We also drove the PureTech 225 in eight-speed automatic form, and it's smooth and refined at low speeds, and accelerates impressively at motorway speeds. Like the diesel, in Sport mode, the exhaust note is amplified artificially, but it rarely sounds or feels as sporty as its power output would suggest.
Of the pair, it's expected that more UK buyers will plump for the diesel on financial grounds, but the petrol version is more satisfying to drive, thanks to its additional refinement. But both are more suited to cruising – which goes hand-in-hand with the DS 7 Crossback's laid-back character.
The Parkers Verdict
The DS 7 Crossback is a car that's good in places, and annoying in others. Although the overall styling is SUV-generic, there is some nice detailing on the outside, such as the LED headlamps, and the well-resolved tail lights. It's roomy inside, the trim materials are tastefully chosen, and it feels suitably up-scale. In short, DS has gone some way towards delivering luxury experience it promised, with one or two rough edges to sort.

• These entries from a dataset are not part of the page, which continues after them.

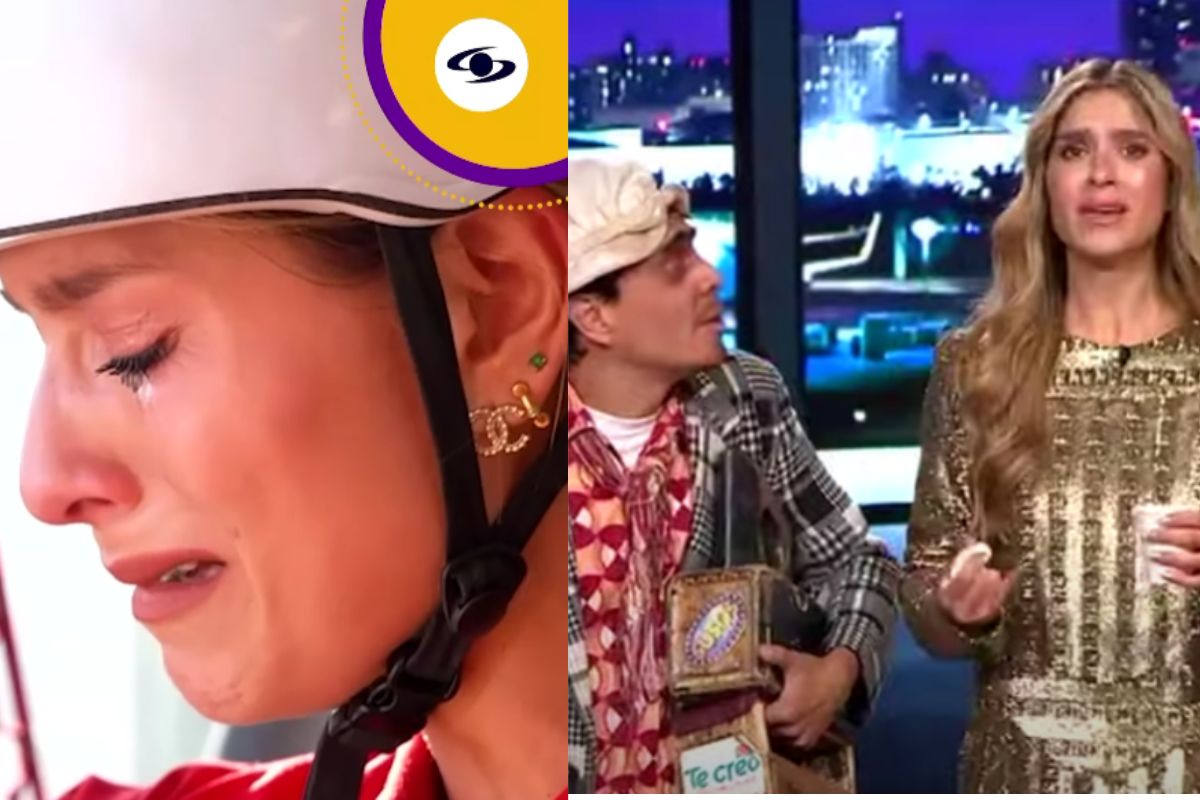 Laura Tobón lloró en pleno reto de 'La vuelta al mundo en ochenta días'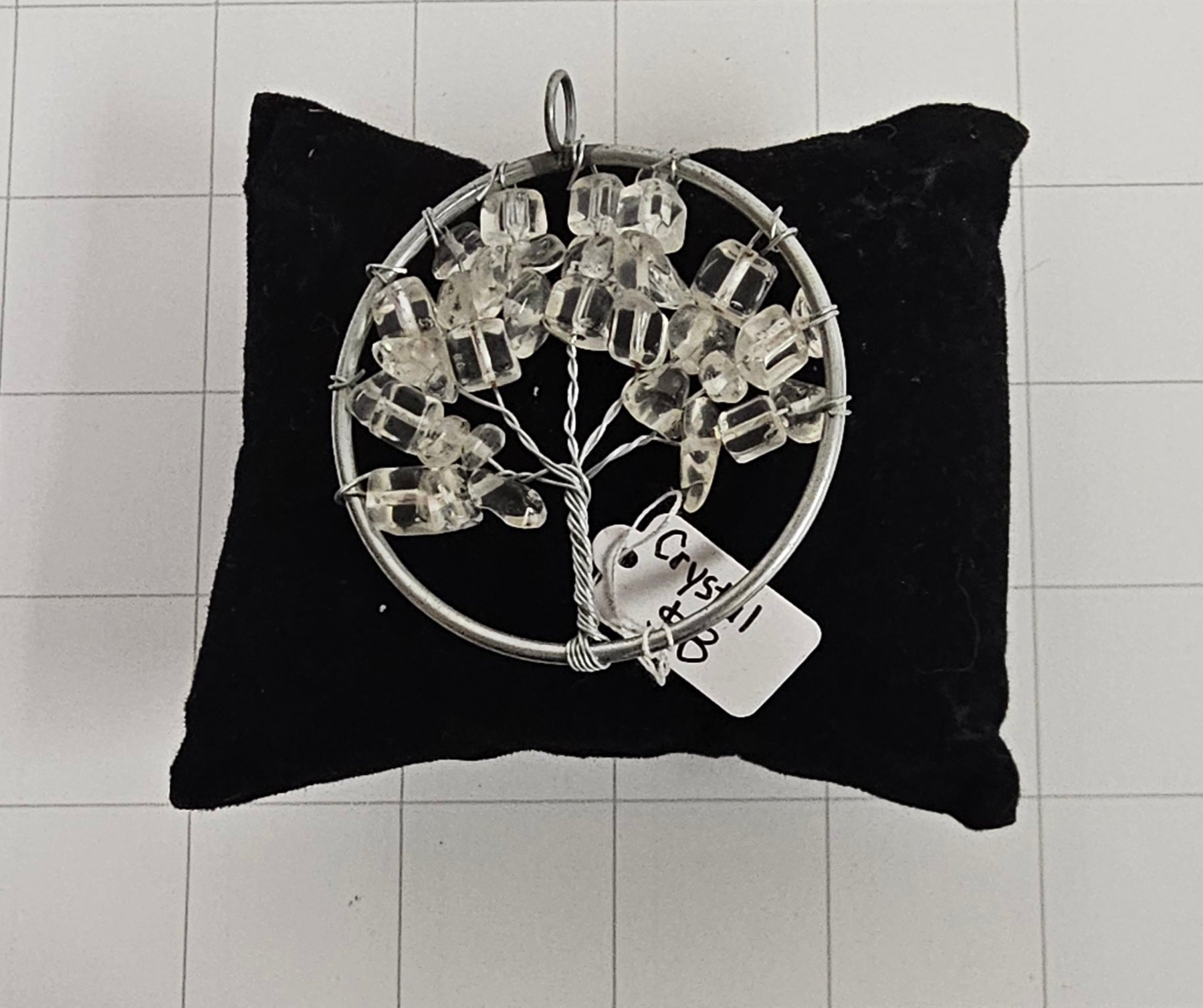 Crystal Quartz Tree of Life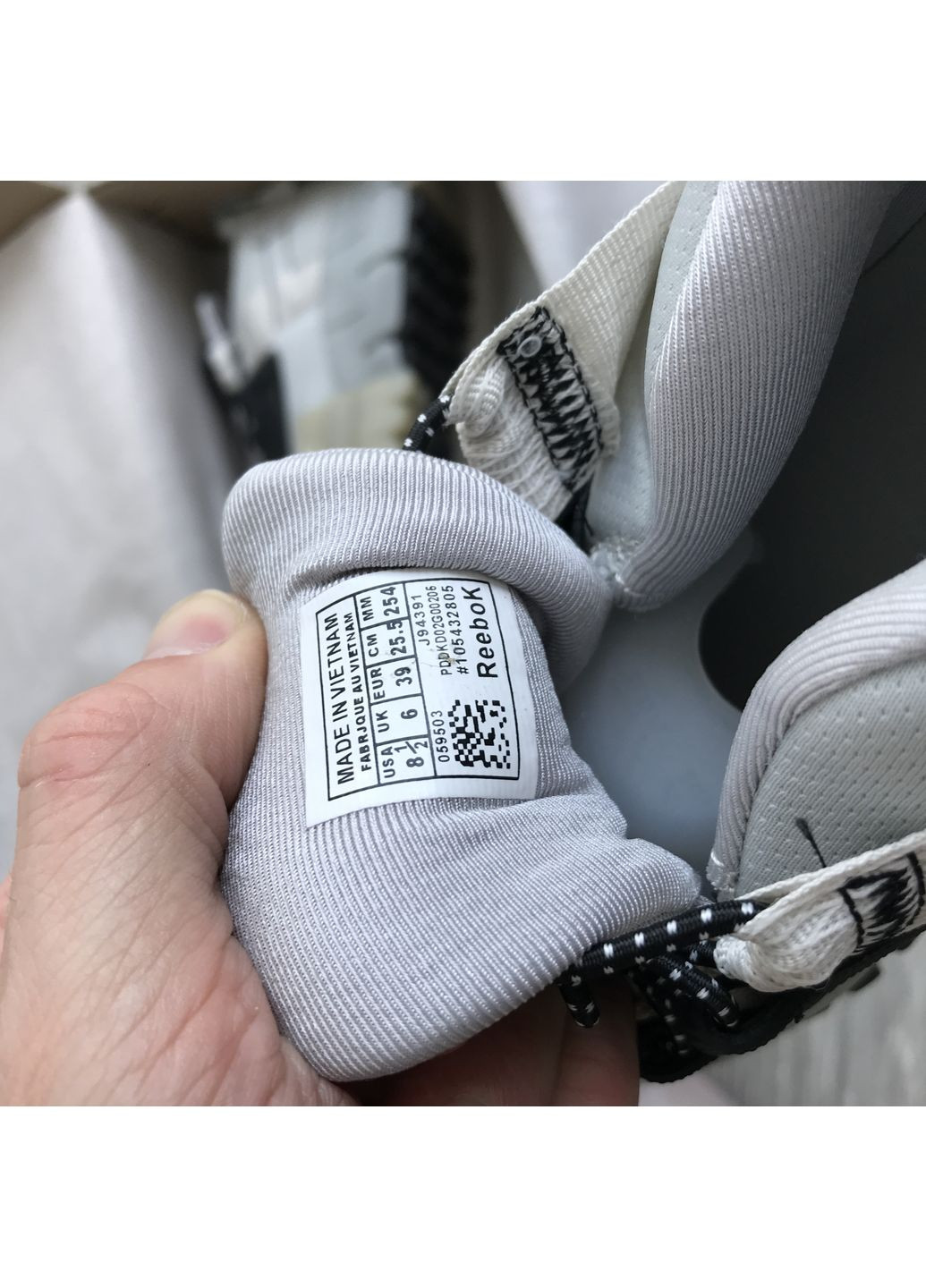 Кросівки жіночі Reebok Zig Kinetica Edge Grey Black | Рібок Зіг Кінетіка Едж сірі чорні No Brand сірі демісезони (363026444)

On the road, the DS 7 Crossback's Active Scan suspension system is able to deliver a comfortable, well-controlled ride on most surfaces, without resorting to excessive body roll in the corners. Much of the time it feels composed and relaxed, but in town or on some broken surfaces, that air of serenity is sadly lacking. It's also less refined than we expected, with engine and wind noise falling short of the best in class.
But it's up against some very tough rivals, and is far from cheap. Although we suspect it's a grower (you might love it more with familiarity), we can't help but feel that it's some way short of the out-of-the-box excellence that is needed to persuade SUV buyers to ditch their Audis, BMWs and Mercedes-Benzes. It's a left-field choice, but far from outstanding enough to make the switch to DS worth the effort.